Film Discussion: Mr. Holmes
Tomorrow, we have a small treat in store. Ian McKellen is playing Sherlock Holmes in the charming Mr. Holmes at The Music Hall.
I have a fairly unusual privilege in writing about this movie because I’ve actually seen it, and that gives me more to work with than I usually have. And I can say that Mr. Holmes (and Mr. McKellen) will repay you well for your time.
The story puts an aged Sherlock in a British coastal town after WWII, worried about losing his faculties and dogged by memories of cases left unsolved. Everyone he knows is dead and gone, and he is more than a little cranky.
Fortunately, this being a movie, Holmes has a housekeeper with a bright and energetic son who is fascinated by this old wreck and the stories he’s heard about him. And he and his mother (played by Laura Linney as a woman with troubles of her own) try to support the still formidable old man, who still has a few tricks up his sleeve.
There aren’t a lot of big surprises in Mr. Holmes. The pleasure comes from the expert telling, the lovely, layered performance by Ian McKellen and the assured style of veteran director Bill Condon, who has been down a parallel path with McKellen in Gods and Monsters (in 1999). And the apprentice story is exceedingly well told, too.
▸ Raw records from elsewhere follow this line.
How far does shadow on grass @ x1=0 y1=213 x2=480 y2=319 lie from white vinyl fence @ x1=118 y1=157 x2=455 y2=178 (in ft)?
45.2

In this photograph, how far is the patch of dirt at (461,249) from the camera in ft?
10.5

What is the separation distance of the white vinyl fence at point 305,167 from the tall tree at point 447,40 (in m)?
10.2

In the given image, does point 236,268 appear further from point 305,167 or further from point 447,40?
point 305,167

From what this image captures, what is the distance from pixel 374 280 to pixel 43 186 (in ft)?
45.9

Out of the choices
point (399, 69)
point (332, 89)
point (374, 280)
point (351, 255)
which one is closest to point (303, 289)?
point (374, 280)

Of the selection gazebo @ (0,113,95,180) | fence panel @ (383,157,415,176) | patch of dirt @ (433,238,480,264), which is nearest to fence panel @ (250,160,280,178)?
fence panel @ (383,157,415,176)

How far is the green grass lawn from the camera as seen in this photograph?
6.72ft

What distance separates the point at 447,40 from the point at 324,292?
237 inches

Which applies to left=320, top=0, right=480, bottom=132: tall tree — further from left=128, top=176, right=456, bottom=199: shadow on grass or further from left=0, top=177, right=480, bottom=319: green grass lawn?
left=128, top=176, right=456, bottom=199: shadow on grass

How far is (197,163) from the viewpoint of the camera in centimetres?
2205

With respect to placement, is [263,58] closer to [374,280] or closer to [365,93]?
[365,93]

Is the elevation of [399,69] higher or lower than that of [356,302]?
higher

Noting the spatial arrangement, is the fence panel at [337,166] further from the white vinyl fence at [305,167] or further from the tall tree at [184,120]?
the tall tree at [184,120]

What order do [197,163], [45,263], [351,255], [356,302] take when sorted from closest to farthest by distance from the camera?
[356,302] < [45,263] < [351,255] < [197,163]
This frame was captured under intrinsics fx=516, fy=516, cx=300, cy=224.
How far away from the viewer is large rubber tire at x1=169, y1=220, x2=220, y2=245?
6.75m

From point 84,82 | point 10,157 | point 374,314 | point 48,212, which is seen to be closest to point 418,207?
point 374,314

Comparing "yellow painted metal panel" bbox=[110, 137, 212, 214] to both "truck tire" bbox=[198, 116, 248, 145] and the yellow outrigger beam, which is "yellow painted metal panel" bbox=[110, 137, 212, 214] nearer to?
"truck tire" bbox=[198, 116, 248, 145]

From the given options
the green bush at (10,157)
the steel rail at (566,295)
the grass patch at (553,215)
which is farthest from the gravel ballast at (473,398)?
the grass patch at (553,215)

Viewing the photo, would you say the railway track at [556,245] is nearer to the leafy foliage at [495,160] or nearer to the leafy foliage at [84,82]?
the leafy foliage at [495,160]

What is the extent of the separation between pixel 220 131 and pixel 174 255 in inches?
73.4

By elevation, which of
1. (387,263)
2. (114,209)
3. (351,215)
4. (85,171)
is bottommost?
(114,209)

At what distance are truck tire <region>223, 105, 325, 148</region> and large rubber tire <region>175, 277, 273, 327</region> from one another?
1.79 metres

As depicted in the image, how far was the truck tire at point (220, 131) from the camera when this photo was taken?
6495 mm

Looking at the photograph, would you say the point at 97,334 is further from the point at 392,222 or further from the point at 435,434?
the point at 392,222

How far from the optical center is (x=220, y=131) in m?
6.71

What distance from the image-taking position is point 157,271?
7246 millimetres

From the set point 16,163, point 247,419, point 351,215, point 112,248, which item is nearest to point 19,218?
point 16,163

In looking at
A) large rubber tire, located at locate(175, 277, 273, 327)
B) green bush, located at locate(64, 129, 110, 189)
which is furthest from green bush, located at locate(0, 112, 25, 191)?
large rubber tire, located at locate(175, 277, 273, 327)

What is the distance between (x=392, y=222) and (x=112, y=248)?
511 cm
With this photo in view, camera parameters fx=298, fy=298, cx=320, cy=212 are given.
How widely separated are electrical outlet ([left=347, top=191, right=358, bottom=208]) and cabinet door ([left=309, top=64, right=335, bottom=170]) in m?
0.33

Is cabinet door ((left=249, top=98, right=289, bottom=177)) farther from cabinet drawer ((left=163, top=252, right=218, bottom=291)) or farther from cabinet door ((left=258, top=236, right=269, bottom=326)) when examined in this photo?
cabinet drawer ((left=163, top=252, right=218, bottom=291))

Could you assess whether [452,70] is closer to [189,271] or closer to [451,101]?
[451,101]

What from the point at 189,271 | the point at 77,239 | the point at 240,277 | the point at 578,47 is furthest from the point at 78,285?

The movie never aims at knocking your socks off, but it gets up a nice head of steam and leads to an emotionally (and logically) satisfying conclusion.
I’m looking forward to a chance to see the movie again, to catch some of the grace notes and flourishes that McKellen provides. I hope to see you there.
And don’t forget that next week (The week of Telluride by the Sea, oh boy! oh boy!) we will finish our stretch of four discussions in a row with The End of the Tour, a fictionalized account of a real interview between author David Foster Wallace and a Rolling Stone journalist. If you know and idolize Wallace as I do, you’ll want to be there. And, if not, you might want to come and see what all the Wallace fuss is about.
See you tomorrow (Tuesday, September 8) at The Historic Theater.